Task requirements → Give back exactly the lines that run from the line containing "Is it true that" through the end of the listing below. Leave out every other line.

(Data items)

-------------------------

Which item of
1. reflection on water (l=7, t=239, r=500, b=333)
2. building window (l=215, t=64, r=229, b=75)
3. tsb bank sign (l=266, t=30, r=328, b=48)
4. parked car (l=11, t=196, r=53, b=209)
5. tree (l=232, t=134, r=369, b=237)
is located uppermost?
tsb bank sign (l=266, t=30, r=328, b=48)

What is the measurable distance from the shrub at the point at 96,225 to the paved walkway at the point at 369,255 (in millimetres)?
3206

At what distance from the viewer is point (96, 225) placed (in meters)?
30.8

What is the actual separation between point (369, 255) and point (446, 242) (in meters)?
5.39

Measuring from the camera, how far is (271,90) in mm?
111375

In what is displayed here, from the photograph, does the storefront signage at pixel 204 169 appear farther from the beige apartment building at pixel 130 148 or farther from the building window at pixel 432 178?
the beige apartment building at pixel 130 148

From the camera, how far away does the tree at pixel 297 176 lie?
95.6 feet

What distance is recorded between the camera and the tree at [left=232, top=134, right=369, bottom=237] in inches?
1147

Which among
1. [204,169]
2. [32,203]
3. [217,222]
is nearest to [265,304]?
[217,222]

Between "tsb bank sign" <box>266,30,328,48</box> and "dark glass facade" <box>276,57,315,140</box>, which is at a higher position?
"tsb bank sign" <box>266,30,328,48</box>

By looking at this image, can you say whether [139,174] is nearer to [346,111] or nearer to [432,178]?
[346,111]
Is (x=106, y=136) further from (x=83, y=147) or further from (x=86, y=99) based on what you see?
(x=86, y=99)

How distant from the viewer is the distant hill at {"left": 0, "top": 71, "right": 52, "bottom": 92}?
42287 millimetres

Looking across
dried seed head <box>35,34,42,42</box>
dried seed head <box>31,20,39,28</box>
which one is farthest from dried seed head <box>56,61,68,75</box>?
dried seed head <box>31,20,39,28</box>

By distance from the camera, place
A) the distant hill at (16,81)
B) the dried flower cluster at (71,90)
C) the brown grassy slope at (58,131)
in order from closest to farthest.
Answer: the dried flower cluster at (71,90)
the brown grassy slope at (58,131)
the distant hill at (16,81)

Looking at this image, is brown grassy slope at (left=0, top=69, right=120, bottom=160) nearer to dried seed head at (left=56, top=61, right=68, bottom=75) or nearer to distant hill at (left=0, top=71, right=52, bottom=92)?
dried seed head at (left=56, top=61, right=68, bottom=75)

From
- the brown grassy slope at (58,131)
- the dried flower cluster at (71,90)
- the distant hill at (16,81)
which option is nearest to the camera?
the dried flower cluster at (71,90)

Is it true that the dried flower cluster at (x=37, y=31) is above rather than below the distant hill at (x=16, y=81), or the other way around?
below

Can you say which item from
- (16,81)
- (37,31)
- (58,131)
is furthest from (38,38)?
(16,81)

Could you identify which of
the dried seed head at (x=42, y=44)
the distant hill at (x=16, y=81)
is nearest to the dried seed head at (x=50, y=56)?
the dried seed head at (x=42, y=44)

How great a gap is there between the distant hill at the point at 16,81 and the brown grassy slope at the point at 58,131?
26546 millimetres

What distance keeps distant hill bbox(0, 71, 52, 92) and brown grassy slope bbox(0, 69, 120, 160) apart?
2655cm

-------------------------

Response to the exercise →
Is it true that the dried flower cluster at (x=37, y=31) is above rather than below the distant hill at (x=16, y=81), or the other way around?
below

Can you say which item from
- (16,81)
- (37,31)
- (58,131)
is furthest from (38,38)?
(16,81)

Could you identify which of
the dried seed head at (x=42, y=44)
the distant hill at (x=16, y=81)
is nearest to the dried seed head at (x=50, y=56)?
the dried seed head at (x=42, y=44)

How great a gap is there between the distant hill at the point at 16,81 and the brown grassy slope at the point at 58,131?
26546 millimetres

What distance keeps distant hill bbox(0, 71, 52, 92) and brown grassy slope bbox(0, 69, 120, 160) apart?
2655cm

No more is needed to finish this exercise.